KADINLAR AYAKTA KALABİLİYOR, ERKEK ZORLANIYOR
Son yıllarda kadınların eğitime ve işgücüne daha fazla katıldığını aktaran Prof. Dr. Nilüfer Narlı, 'Girişimci kadın sayısında artış yaşandığını görüyoruz. Artık kadınlar tek başına ayakta kalabiliyor. Çocuğuna da rahatlıkla bakabiliyor. Fakat, bir erkek tek başına hayatını sürdürmekte zorlanıyor. Türkiye'de anneler, erkek çocuklarına o kadar koruyucu davranıyor ki erkek tek başına kaldığı zaman ne yapacağını bilemiyor. Kendi sorumluluğunu almakta zorlanıyor' diye konuştu.
PROF. DR. UZUN: PANDEMİYLE KİŞİLER İÇİNE DÖNDÜ
Psikolog Prof. Dr. Bilge Uzun ise hane için yaşayan bireylerin pandeminin de etkisiyle farklılaştığını söyledi. Jenerasyon farklılığına da dikkat çeken Prof. Dr. Uzun, 'Özellikle batıda yaşayan bireyler ve gençler, özgürlüklerini yaşayabilmeyi, yalnızlıklarıyla özdeşleştirip ayrı eve geçiyor. Pandemiyle insanlar kendilerini anlamaya, istediklerinin veya istemediklerinin ne olduğunu görmeye başladı, içe dönüş gerçekleşti. Uzun süre evde kalınca çatışmalar yaşanmaya başlandı. Ebeveynler ile çocukların istekleri çatıştı. Çocuklar da eğer ekonomik özgürlükleri de varsa, istedikleri gibi yaşamak için evlerini ayırmış olabilir' dedi.
İLİŞKİLER SANAL ORTAMA KAYDI
İlişkilerin sosyal medyanın etkisiyle sanal ortama taşındığını belirten Prof. Dr. Uzun, 'Sanal ilişkiler kişileri daha çok özgürleştiriyor. İnsanlar yalnız olmadığını düşünüyor. Sosyal medyada kendinizi olmak istediğiniz gibi göstermeye başlıyorsunuz. İnternette karşınızdakiyle konuşurken istediğiniz yerde ilişkiyi kesme özgürlüğünüz oluyor. Kişiler, sanki yalnız değilmiş gibi sana ortamda vakit geçiriyor' diye konuştu.

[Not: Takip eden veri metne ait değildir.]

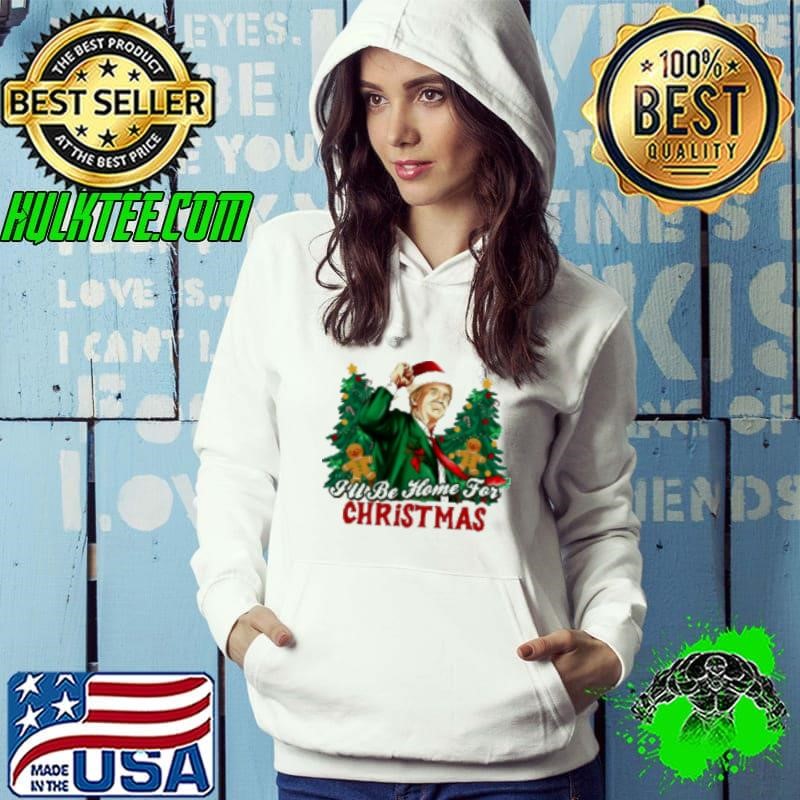 Trump I'll be home for Christmas Shirt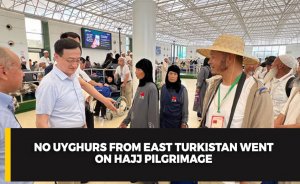 No Uyghurs from East Turkistan went on Hajj pilgrimage, data shows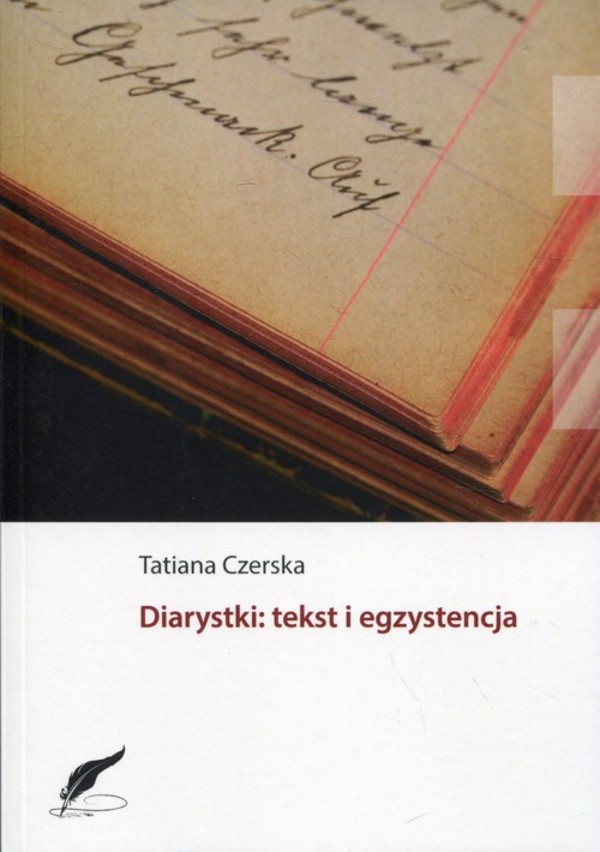 Diarystki: tekst i egzystencja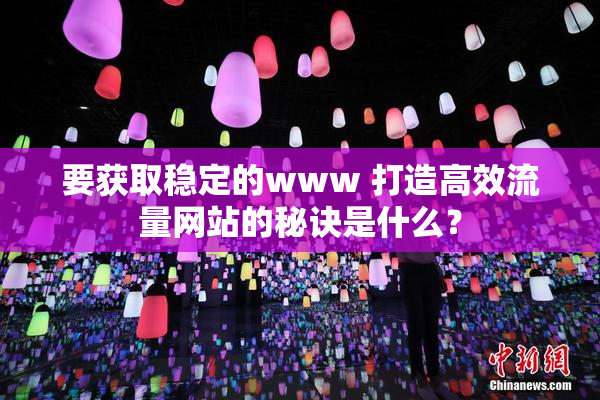 要获取稳定的www 打造高效流量网站的秘诀是什么？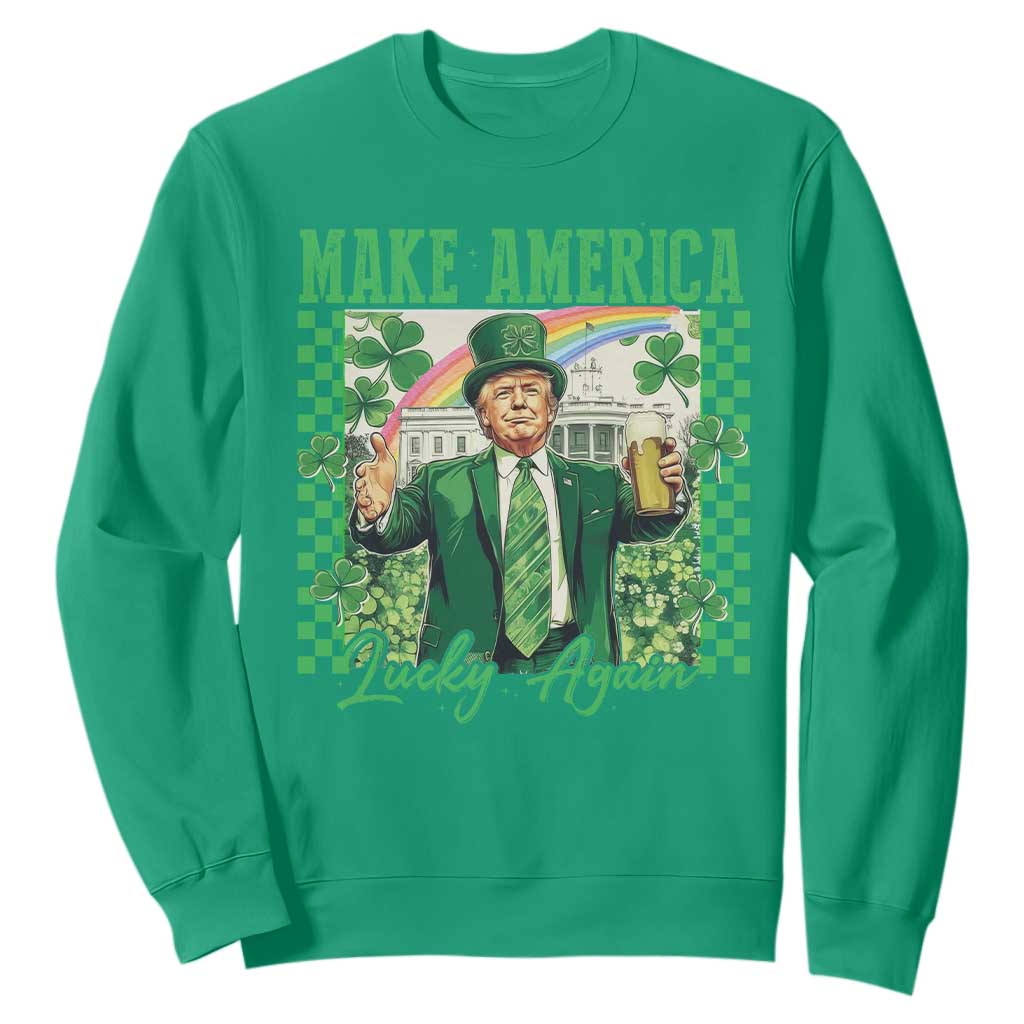 Funny Trump St Patrick's Day Make America Lucky Again Sweatshirt Shamrock White House TS11 Irish Green Print Your Wear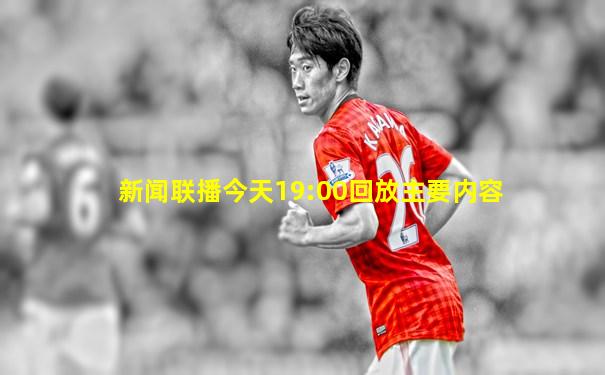新闻联播今天19:00回放主要内容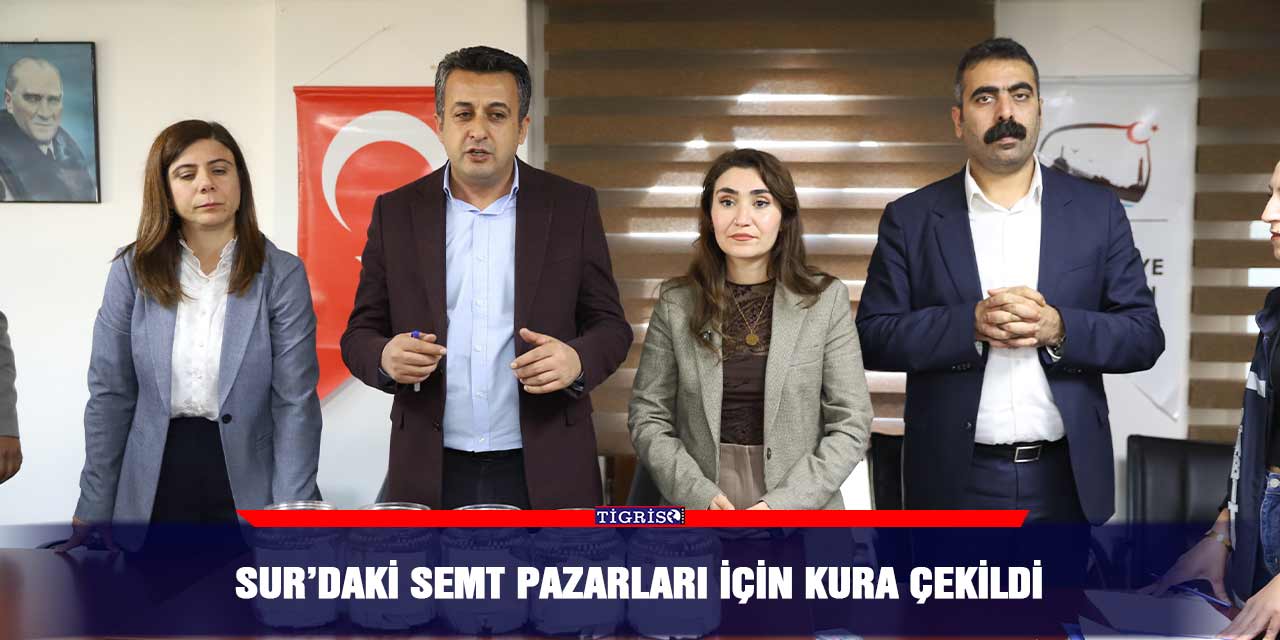 Sur’daki semt pazarları için kura çekildi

BAĞIMLILIK BENLİK SAYGISINI DÜŞÜRÜYOR
Sosyal medyada uzun süre vakit geçirmenin çok tehlikeli olduğunu vurgulayan Prof. Dr. Uzun, 'Özellikler gençler yakında konuşmayı unutacak diye endişe ediyorum, önlem alınması lazım. Uyku ve yemek yeme düzenleri değişti. İletişim şekilleri farklılaştı. Sosyal medya bağımlısı oldular. Bu bağımlılık yalnızlaşma düzeyini artırıyor. İnternet bağımlığının benlik saygısını düşürdüğünü ortaya koyan çalışmalar var. İnsan için etkileşim içinde olmak çok gerekli bir durumdur. Bazı hormonların aktive olması için etkileşimli iletişim gerekiyor. Evde yalnızken bu mümkün değil. Anı biriktirmiyoruz bu durum beyin gelişimini engelliyor. Bir süre sonra hareketsizlik nedeniyle kişilerde psikolojik olarak olumsuz duygu gelişimi yaşanıyor' ifadelerini kullandı.
AİLELER NE YAPMALI?
Ailelere tavsiyelerde bulunan Prof. Dr. Uzun, 'Aileler çocuklarının anlayacağı dilde konuşmalıdır. Aslında çocukların aileleri anlaması, ailelerin çocukları anlamasından daha zor. Çünkü aileler çocukların o yaşından geçti. Ama çocuklar yetişkin olmanın ne anlama geldiğini bilmiyor. Ailelere çok iş düşüyor, çocukların içinde bulundukları durumu daha anlayışla karşılamalıdır' dedi.